## STATED PROBLEM
Extract every line of the material that contains the word "black". Case counts, so uppercase and lowercase letters are not interchangeable.

## Part of a data file
|---|

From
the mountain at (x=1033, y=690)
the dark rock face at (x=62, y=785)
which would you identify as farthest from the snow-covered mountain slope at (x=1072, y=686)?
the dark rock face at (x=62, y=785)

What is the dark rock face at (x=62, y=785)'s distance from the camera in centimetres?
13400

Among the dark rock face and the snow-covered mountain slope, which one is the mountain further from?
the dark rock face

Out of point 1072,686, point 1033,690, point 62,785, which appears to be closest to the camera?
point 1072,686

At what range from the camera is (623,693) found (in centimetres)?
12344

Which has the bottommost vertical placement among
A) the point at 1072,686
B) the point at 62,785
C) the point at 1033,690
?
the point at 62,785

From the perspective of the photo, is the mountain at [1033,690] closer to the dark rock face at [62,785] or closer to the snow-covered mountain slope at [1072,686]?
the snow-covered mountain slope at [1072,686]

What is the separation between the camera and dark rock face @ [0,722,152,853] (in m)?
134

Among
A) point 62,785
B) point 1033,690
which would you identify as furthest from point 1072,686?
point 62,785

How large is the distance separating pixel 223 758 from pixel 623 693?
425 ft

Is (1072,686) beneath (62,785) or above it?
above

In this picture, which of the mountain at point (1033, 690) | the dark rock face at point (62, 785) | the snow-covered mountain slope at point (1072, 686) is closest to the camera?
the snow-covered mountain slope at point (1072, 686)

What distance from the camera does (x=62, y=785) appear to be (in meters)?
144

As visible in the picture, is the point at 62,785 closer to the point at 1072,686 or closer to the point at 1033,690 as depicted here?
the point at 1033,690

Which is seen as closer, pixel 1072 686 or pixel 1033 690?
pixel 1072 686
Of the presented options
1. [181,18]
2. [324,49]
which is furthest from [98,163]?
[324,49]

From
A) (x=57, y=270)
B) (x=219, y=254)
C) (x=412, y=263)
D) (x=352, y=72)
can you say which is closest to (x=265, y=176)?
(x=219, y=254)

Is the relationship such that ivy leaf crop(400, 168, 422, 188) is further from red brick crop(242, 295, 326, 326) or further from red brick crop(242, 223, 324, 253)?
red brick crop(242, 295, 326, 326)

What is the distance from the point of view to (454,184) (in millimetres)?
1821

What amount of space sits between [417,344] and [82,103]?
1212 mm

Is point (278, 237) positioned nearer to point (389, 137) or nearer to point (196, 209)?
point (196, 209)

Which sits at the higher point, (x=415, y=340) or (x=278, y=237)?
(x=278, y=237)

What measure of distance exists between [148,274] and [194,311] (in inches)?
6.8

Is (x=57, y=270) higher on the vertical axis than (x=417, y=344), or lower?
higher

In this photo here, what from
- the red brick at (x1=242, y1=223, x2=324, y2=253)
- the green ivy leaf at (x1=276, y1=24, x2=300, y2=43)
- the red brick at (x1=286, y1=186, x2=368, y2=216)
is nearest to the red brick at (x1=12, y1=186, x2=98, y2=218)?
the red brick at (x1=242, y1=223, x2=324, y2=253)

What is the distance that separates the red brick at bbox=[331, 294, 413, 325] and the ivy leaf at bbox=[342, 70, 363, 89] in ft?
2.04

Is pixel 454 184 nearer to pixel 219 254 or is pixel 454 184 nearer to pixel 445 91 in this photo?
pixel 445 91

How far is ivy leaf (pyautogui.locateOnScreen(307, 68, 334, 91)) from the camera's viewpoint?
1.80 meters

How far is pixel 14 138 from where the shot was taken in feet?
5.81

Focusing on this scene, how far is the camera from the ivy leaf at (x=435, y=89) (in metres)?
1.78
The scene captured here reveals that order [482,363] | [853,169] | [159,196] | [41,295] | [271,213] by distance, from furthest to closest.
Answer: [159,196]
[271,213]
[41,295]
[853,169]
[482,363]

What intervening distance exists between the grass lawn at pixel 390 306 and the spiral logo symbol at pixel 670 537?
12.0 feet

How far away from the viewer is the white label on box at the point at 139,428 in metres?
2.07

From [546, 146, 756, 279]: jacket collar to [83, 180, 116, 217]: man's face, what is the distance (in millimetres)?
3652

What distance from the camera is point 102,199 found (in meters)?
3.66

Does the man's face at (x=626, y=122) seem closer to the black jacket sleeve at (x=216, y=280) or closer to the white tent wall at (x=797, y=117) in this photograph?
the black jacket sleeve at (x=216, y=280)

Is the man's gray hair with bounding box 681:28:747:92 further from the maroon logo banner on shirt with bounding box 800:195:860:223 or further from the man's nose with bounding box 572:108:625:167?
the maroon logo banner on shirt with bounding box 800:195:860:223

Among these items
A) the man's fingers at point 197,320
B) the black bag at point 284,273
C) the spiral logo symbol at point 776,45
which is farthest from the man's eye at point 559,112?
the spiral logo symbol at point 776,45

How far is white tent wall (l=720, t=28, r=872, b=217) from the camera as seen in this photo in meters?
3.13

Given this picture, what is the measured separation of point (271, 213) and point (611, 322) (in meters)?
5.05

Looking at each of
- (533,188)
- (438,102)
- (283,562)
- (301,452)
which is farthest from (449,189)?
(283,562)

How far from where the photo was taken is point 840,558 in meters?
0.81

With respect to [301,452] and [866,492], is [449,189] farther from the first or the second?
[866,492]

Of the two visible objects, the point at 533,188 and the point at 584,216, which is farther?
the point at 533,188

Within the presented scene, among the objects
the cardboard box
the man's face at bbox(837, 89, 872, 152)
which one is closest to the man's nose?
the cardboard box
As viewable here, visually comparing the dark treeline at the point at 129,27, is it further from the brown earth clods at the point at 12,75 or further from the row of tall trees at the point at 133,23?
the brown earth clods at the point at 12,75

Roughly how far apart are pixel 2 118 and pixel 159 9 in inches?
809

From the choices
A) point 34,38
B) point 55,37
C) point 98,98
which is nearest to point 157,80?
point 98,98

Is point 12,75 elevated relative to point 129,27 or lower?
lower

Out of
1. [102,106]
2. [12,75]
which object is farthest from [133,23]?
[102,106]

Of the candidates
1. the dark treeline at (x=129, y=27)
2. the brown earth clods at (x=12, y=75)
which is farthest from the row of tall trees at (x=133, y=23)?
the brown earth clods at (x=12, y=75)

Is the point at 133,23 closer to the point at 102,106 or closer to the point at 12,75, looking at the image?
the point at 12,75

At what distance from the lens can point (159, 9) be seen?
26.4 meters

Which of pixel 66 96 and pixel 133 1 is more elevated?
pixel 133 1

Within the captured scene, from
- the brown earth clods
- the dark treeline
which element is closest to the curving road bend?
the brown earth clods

|---|

## OUTPUT
Does the man's face at (x=626, y=122) seem closer to the black jacket sleeve at (x=216, y=280) or closer to the white tent wall at (x=797, y=117) in this photograph?
the black jacket sleeve at (x=216, y=280)
B) the black bag at point 284,273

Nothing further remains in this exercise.